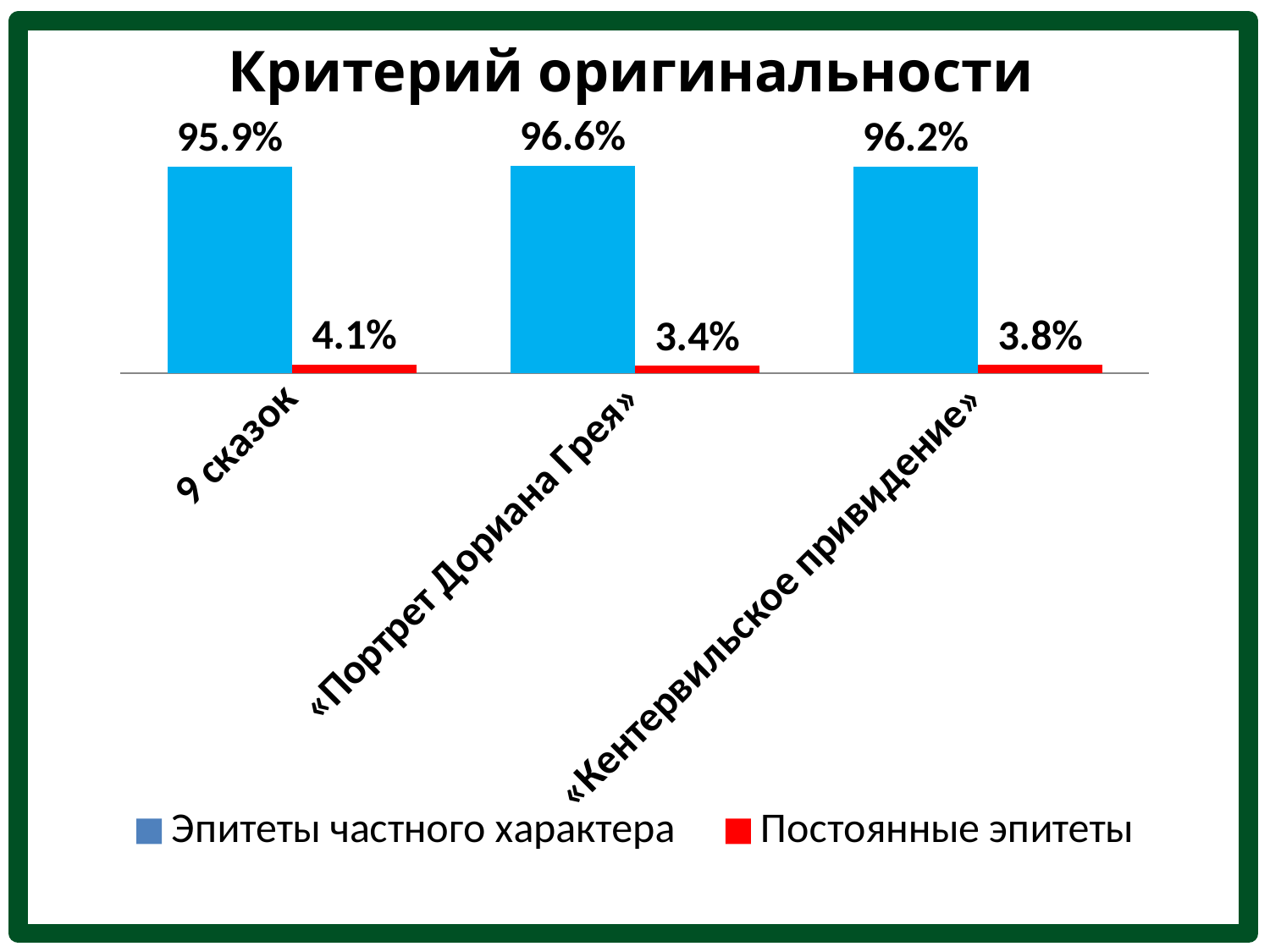
What is the difference between «Эпитеты частного характера» and «Постоянные эпитеты» for «Кентервильское привидение»? 92.4% Which category has the lowest value for «Постоянные эпитеты»? «Портрет Дориана Грея» What is the value of «Эпитеты частного характера» for «Кентервильское привидение»? 96.2% Which category has the highest value for «Эпитеты частного характера»? «Портрет Дориана Грея» What is the value of «Постоянные эпитеты» for «9 сказок»? 4.1% What kind of chart is shown on the slide? Bar chart How many categories are shown on the x axis? 3 What is the value of «Эпитеты частного характера» for «9 сказок»? 95.9% What is the value of «Постоянные эпитеты» for «Портрет Дориана Грея»? 3.4% What is the title of the chart? Критерий оригинальности How many series does the legend list? 2 Which is larger: «Постоянные эпитеты» for «9 сказок» or for «Кентервильское привидение»? «9 сказок»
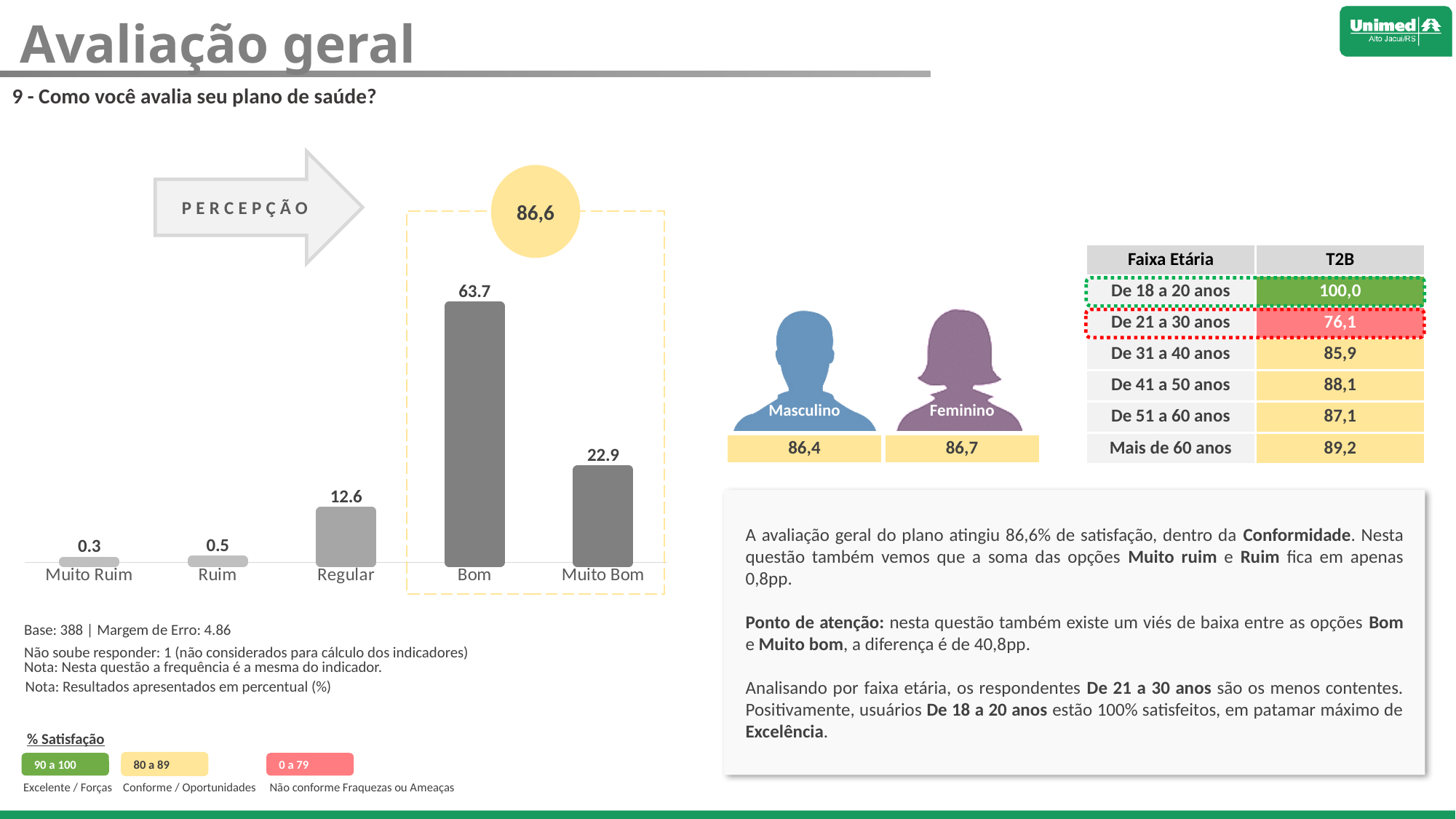
What kind of chart is shown on the slide? Bar chart How many categories are shown in the bar chart? 5 Which category has the highest value in the bar chart? Bom What is the difference between the values for Bom and Muito Bom in the bar chart? 40.8 What is the value for Bom in the bar chart? 63.7 What value is shown in the yellow circle above the dashed box around Bom and Muito Bom? 86,6 What is the value for Muito Ruim in the bar chart? 0.3 What is the value for Regular in the bar chart? 12.6 Which category has the lowest value in the bar chart? Muito Ruim What is the sum of the values for Muito Ruim and Ruim in the bar chart? 0.8 What is the value for Muito Bom in the bar chart? 22.9 Which is larger in the bar chart, Regular or Muito Bom? Muito Bom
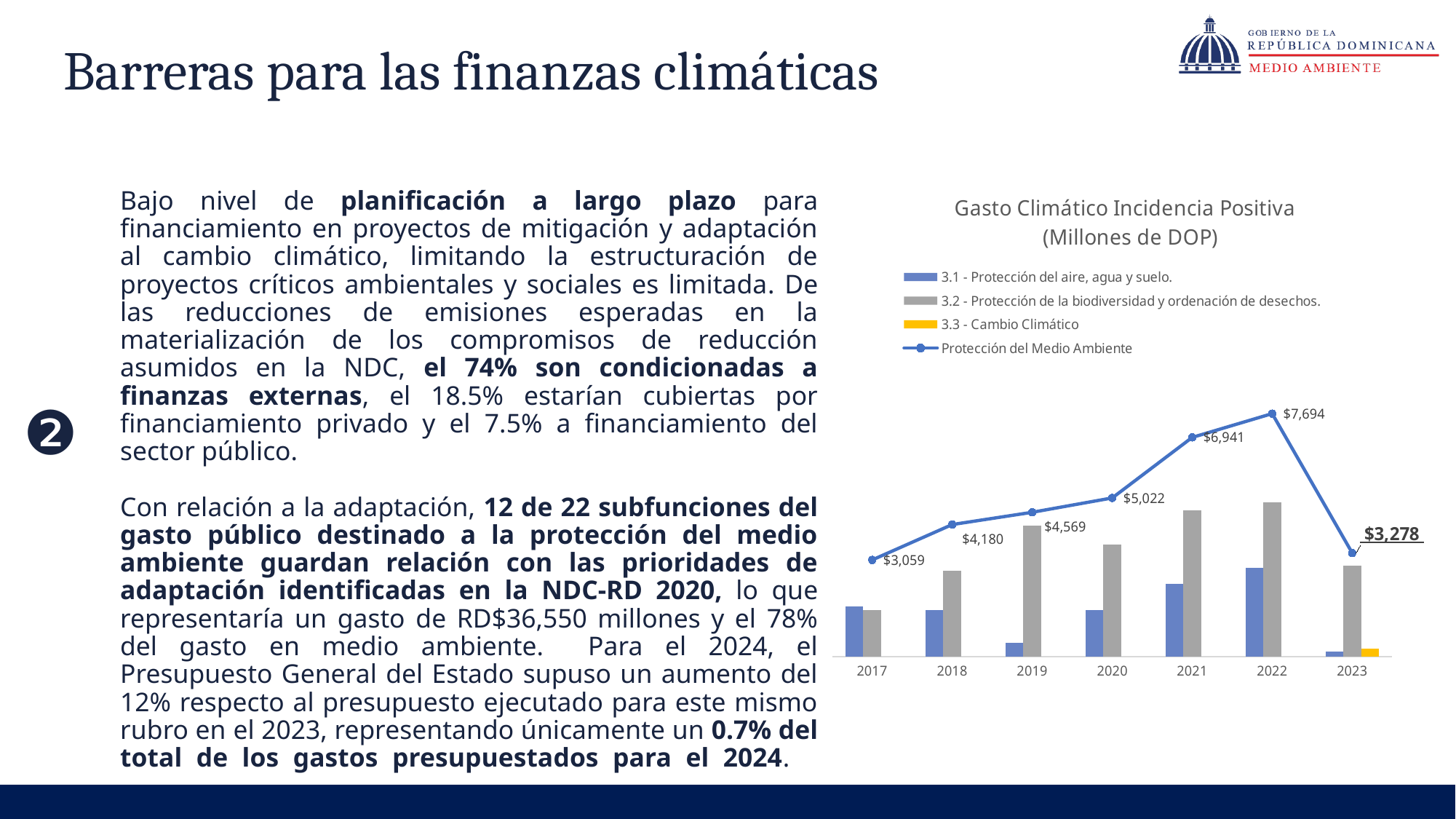
What is the difference between the Protección del Medio Ambiente values for 2018 and 2017? $1,121 In which year does the Protección del Medio Ambiente line have its lowest value? 2017 How many years are shown on the x axis of the chart? 7 What is the value of the Protección del Medio Ambiente line for 2017? $3,059 In which year does the Protección del Medio Ambiente line reach its highest value? 2022 What is the value of the Protección del Medio Ambiente line for 2023? $3,278 What is the difference between the Protección del Medio Ambiente values for 2022 and 2021? $753 Which year has a higher Protección del Medio Ambiente value, 2019 or 2020? 2020 How many series does the chart legend list? 4 What is the value of the Protección del Medio Ambiente line for 2022? $7,694 Does the Protección del Medio Ambiente line rise or fall from 2017 to 2022? rise In 2022, which bar is taller: 3.1 - Protección del aire, agua y suelo or 3.2 - Protección de la biodiversidad y ordenación de desechos? 3.2 - Protección de la biodiversidad y ordenación de desechos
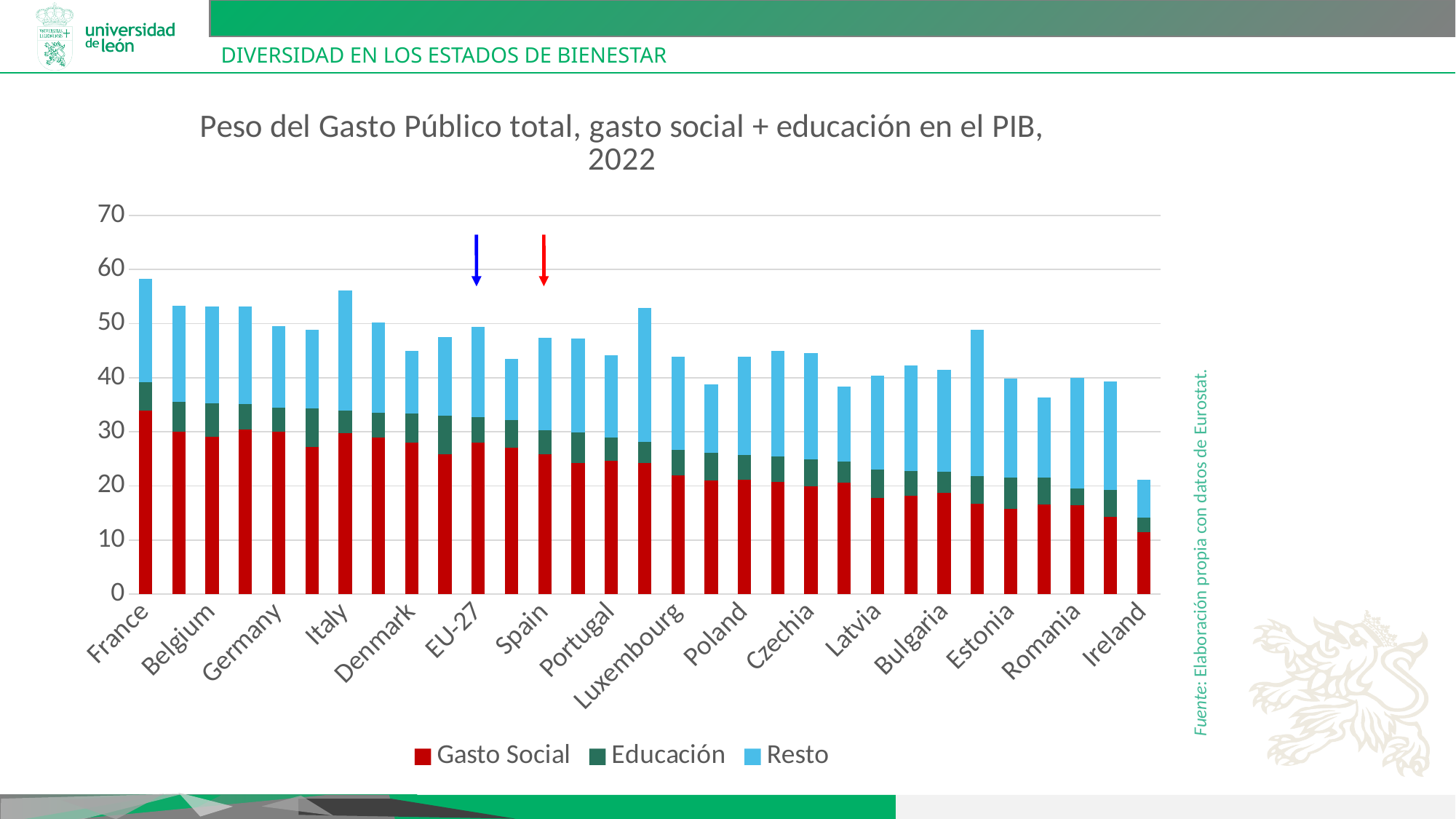
Do the total bar heights generally rise or fall from left to right along the x axis? fall Is the total value for Spain greater or less than 50? less Which labelled country has the lowest total bar? Ireland How many series does the legend list? 3 Is the total value for Ireland greater or less than 30? less Is the total value for France greater or less than 50? greater What kind of chart is shown on the slide? Stacked bar chart Which series are listed in the legend? Gasto Social, Educación, Resto Which has the larger total bar, Belgium or Poland? Belgium Which labelled country has the highest total bar? France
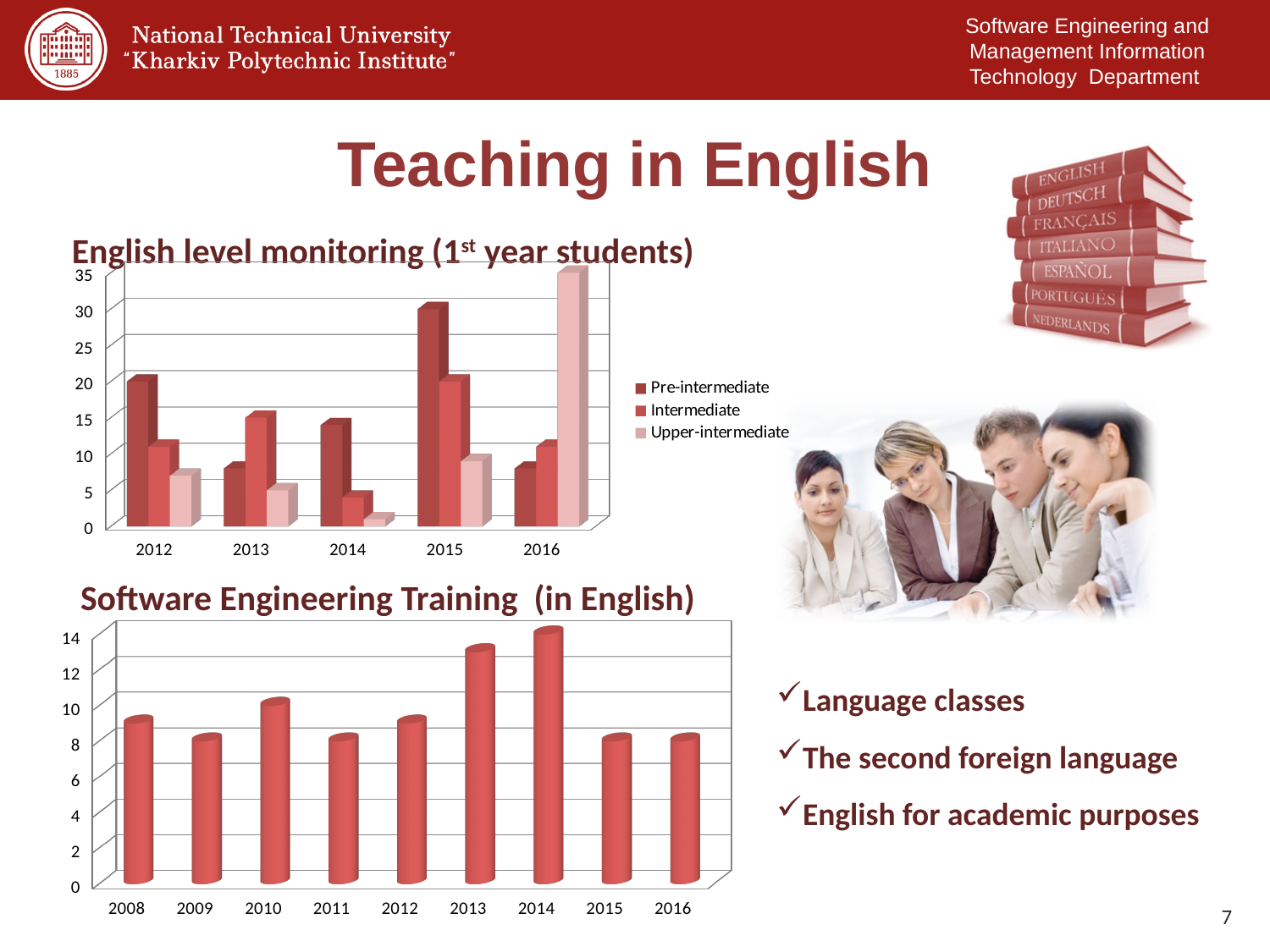
In the "English level monitoring (1st year students)" chart, which year has the highest Pre-intermediate value? 2015 How many years are shown on the x axis of the "English level monitoring (1st year students)" chart? 5 How many series does the legend of the "English level monitoring (1st year students)" chart list? 3 In the "Software Engineering Training (in English)" chart, which year has the highest value? 2014 In the "English level monitoring (1st year students)" chart, which year has the lowest Upper-intermediate value? 2014 In the "English level monitoring (1st year students)" chart, is the Intermediate value for 2014 greater or less than 5? less What kind of chart is the "English level monitoring (1st year students)" chart? bar chart In the "English level monitoring (1st year students)" chart, is the Pre-intermediate value for 2015 greater or less than 25? greater How many years are shown on the x axis of the "Software Engineering Training (in English)" chart? 9 In the "English level monitoring (1st year students)" chart, which is larger for 2015: Pre-intermediate or Intermediate? Pre-intermediate In the "English level monitoring (1st year students)" chart, which year has the highest Upper-intermediate value? 2016 In the "Software Engineering Training (in English)" chart, is the value for 2013 greater or less than 12? greater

※

Rewrite the lines above with every "x axis" replaced by "horizontal axis" and everything else left unchanged. Leave the pictures out.

__RESULT__.
What is the difference between «Эпитеты частного характера» and «Постоянные эпитеты» for «Кентервильское привидение»? 92.4% Which category has the lowest value for «Постоянные эпитеты»? «Портрет Дориана Грея» What is the value of «Эпитеты частного характера» for «Кентервильское привидение»? 96.2% Which category has the highest value for «Эпитеты частного характера»? «Портрет Дориана Грея» What is the value of «Постоянные эпитеты» for «9 сказок»? 4.1% What kind of chart is shown on the slide? Bar chart How many categories are shown on the horizontal axis? 3 What is the value of «Эпитеты частного характера» for «9 сказок»? 95.9% What is the value of «Постоянные эпитеты» for «Портрет Дориана Грея»? 3.4% What is the title of the chart? Критерий оригинальности How many series does the legend list? 2 Which is larger: «Постоянные эпитеты» for «9 сказок» or for «Кентервильское привидение»? «9 сказок»
What kind of chart is shown on the slide? Bar chart How many categories are shown in the bar chart? 5 Which category has the highest value in the bar chart? Bom What is the difference between the values for Bom and Muito Bom in the bar chart? 40.8 What is the value for Bom in the bar chart? 63.7 What value is shown in the yellow circle above the dashed box around Bom and Muito Bom? 86,6 What is the value for Muito Ruim in the bar chart? 0.3 What is the value for Regular in the bar chart? 12.6 Which category has the lowest value in the bar chart? Muito Ruim What is the sum of the values for Muito Ruim and Ruim in the bar chart? 0.8 What is the value for Muito Bom in the bar chart? 22.9 Which is larger in the bar chart, Regular or Muito Bom? Muito Bom
What is the difference between the Protección del Medio Ambiente values for 2018 and 2017? $1,121 In which year does the Protección del Medio Ambiente line have its lowest value? 2017 How many years are shown on the horizontal axis of the chart? 7 What is the value of the Protección del Medio Ambiente line for 2017? $3,059 In which year does the Protección del Medio Ambiente line reach its highest value? 2022 What is the value of the Protección del Medio Ambiente line for 2023? $3,278 What is the difference between the Protección del Medio Ambiente values for 2022 and 2021? $753 Which year has a higher Protección del Medio Ambiente value, 2019 or 2020? 2020 How many series does the chart legend list? 4 What is the value of the Protección del Medio Ambiente line for 2022? $7,694 Does the Protección del Medio Ambiente line rise or fall from 2017 to 2022? rise In 2022, which bar is taller: 3.1 - Protección del aire, agua y suelo or 3.2 - Protección de la biodiversidad y ordenación de desechos? 3.2 - Protección de la biodiversidad y ordenación de desechos
Do the total bar heights generally rise or fall from left to right along the horizontal axis? fall Is the total value for Spain greater or less than 50? less Which labelled country has the lowest total bar? Ireland How many series does the legend list? 3 Is the total value for Ireland greater or less than 30? less Is the total value for France greater or less than 50? greater What kind of chart is shown on the slide? Stacked bar chart Which series are listed in the legend? Gasto Social, Educación, Resto Which has the larger total bar, Belgium or Poland? Belgium Which labelled country has the highest total bar? France
In the "English level monitoring (1st year students)" chart, which year has the highest Pre-intermediate value? 2015 How many years are shown on the horizontal axis of the "English level monitoring (1st year students)" chart? 5 How many series does the legend of the "English level monitoring (1st year students)" chart list? 3 In the "Software Engineering Training (in English)" chart, which year has the highest value? 2014 In the "English level monitoring (1st year students)" chart, which year has the lowest Upper-intermediate value? 2014 In the "English level monitoring (1st year students)" chart, is the Intermediate value for 2014 greater or less than 5? less What kind of chart is the "English level monitoring (1st year students)" chart? bar chart In the "English level monitoring (1st year students)" chart, is the Pre-intermediate value for 2015 greater or less than 25? greater How many years are shown on the horizontal axis of the "Software Engineering Training (in English)" chart? 9 In the "English level monitoring (1st year students)" chart, which is larger for 2015: Pre-intermediate or Intermediate? Pre-intermediate In the "English level monitoring (1st year students)" chart, which year has the highest Upper-intermediate value? 2016 In the "Software Engineering Training (in English)" chart, is the value for 2013 greater or less than 12? greater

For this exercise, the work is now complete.